No entanto, And, Towards Happy Alleys começa a mostrar que o pressuposto da aluna de cinema face aos professores constitui uma autoficcionalização, mais do que uma condição real. Singh sabe muito bem o que faz, e propõe uma costura nada amadora entre poesia farsi, tradição cinematográfica iraniana, censura ao cinema e opressão ao corpo feminino. Na curta duração de 75 minutos, consegue aproximar estes temas de maneira livre, porém coesa. A narrativa propõe um mosaico da sociedade iraniana, onde a bela liberdade da arte se opõe aos laços castradores do regime.
É louvável que a obra se inicie com duas formas diferentes de apreciar a poesia de Forough Farrokhzad: via leitura, através de trechos selecionados e apresentados em letreiros; e via som, por meio de uma narração em off. A descoberta audiovisual do trabalho desta artista ocorre por sua arte, em detrimento de sua morte ou sua vida pessoal. Após tantos filmes sobre artistas que não apreciavam de fato a produção dos personagens (vide Ingeborg Bachmann: Journey Into the Desert e Art College 1994), chega um documentário capaz de entender que a memória da poetisa passa, necessariamente, pela apreciação de seus escritos.
Singh propõe uma costura entre poesia farsi, tradição cinematográfica iraniana, censura ao cinema e opressão ao corpo feminino.
A memória, precisamente, constitui o tema central do filme, além de ser a palavra repetida o maior número de vezes ao longo das entrevistas. Singh, enquanto personagem, coloca-se em cena, tanto conversando quanto cantando aos colegas, e afirma querer “produzir memória para trazer para casa”. Por isso, dialoga com cineastas, visita sets de filmagem, reencontra atrizes mirins dos filmes de Farhadi, visita a rua onde mulheres protestaram sem véu contra o governo iraniano, até serem presas.
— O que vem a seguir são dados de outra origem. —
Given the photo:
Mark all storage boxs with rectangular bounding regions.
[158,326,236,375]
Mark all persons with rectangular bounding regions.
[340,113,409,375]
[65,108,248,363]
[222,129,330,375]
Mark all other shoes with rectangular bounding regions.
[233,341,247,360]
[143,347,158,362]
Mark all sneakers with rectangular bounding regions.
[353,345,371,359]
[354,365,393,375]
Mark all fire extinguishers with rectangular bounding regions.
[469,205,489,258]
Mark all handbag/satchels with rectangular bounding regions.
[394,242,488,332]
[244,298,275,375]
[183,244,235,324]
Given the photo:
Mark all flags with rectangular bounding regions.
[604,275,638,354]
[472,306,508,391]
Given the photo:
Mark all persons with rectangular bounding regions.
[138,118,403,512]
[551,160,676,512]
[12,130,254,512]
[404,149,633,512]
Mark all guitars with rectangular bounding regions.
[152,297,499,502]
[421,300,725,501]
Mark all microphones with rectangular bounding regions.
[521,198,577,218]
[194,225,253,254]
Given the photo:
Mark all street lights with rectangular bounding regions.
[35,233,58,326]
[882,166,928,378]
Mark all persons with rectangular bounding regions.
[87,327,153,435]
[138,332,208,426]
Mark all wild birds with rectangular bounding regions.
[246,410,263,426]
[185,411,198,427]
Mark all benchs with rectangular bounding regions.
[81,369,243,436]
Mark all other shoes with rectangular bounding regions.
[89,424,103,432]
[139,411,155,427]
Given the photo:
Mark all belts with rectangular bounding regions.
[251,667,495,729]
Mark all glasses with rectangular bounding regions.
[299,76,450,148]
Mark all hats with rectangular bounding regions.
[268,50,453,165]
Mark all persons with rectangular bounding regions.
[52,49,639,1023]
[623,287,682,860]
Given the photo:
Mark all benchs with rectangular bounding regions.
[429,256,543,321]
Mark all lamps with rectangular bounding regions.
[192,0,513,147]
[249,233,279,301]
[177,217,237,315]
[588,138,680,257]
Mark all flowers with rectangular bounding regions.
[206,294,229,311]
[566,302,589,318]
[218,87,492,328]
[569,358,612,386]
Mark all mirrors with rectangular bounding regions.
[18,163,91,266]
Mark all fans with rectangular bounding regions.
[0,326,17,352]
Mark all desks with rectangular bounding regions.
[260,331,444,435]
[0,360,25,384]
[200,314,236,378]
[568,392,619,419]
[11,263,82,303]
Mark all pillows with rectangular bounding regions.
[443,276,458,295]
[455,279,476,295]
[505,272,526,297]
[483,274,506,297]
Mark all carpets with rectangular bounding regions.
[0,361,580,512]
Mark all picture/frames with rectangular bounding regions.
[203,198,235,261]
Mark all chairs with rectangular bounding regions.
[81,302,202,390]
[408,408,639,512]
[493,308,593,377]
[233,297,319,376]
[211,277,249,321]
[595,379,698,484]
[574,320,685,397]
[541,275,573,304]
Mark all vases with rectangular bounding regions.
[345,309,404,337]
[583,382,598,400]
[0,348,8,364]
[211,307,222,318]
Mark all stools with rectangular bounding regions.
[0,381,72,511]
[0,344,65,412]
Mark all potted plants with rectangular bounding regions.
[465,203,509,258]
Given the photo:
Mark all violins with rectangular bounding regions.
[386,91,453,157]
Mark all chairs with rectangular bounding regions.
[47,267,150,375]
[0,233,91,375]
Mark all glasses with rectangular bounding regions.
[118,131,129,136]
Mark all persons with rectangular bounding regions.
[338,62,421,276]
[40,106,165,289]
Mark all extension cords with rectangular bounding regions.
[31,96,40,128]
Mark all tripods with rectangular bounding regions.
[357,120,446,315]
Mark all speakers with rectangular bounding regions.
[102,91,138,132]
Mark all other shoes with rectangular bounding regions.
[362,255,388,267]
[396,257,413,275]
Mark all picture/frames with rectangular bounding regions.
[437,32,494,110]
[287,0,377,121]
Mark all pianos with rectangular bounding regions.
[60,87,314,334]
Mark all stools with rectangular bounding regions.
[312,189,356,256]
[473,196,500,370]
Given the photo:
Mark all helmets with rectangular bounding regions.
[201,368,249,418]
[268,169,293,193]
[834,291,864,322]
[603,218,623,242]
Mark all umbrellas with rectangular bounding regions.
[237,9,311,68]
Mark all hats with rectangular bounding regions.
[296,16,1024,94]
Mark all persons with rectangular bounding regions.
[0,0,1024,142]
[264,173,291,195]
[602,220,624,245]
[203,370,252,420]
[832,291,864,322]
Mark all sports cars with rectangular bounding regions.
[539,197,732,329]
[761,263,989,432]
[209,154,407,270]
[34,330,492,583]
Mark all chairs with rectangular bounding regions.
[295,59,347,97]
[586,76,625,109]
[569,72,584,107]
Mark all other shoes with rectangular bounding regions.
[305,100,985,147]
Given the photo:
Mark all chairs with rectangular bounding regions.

A ideia de “turismo” por Teerã se prova nada inocente, pelo contrário: trata-se de um passeio político-cultural através das contradições de um país que, apesar da repressão, segue produzindo arte de altíssimo nível, há diversas gerações.
A opressão se torna um tema recorrente ao longa da trama, ainda que pelas frestas. Mina Mohammadkhani, atriz mirim de O Espelho (1997), fica chocada ao encontrar Jafar Panahi, artista condenado à prisão domiciliar, dirigindo pela cidade. “Mas você pode vir até aqui?”. Quando ele faz um movimento para lhe beijar a bochecha, a mulher se afasta, assustada: “E se tiver polícia em frente?”. O próprio Panahi confessa sua tentativa de suicídio, após a prisão. Já Mohammad Shirvani percebe que, cada vez que começa a discutir erotismo e sexualidade em sua entrevista, o vizinho liga uma serra elétrica extremamente ruidosa, que interrompe a fala. Há uma noção de perigo, uma ameaça de serem observados por todos os cantos.
Isso não impede que And, Towards Happy Alleys possua um ritmo bastante agradável, até muito divertido. A leveza se deve sobretudo à capacidade da diretora em ressignificar as cenas enquanto acontecem, incorporando o acaso de maneira dramaticamente frutífera. Por exemplo, enquanto um personagem canta uma música, outros começam a cortar uma árvore atrás dele. A sequência se torna a conjunção entre ambos, com pedaços de madeira caindo sobre o chapéu do músico.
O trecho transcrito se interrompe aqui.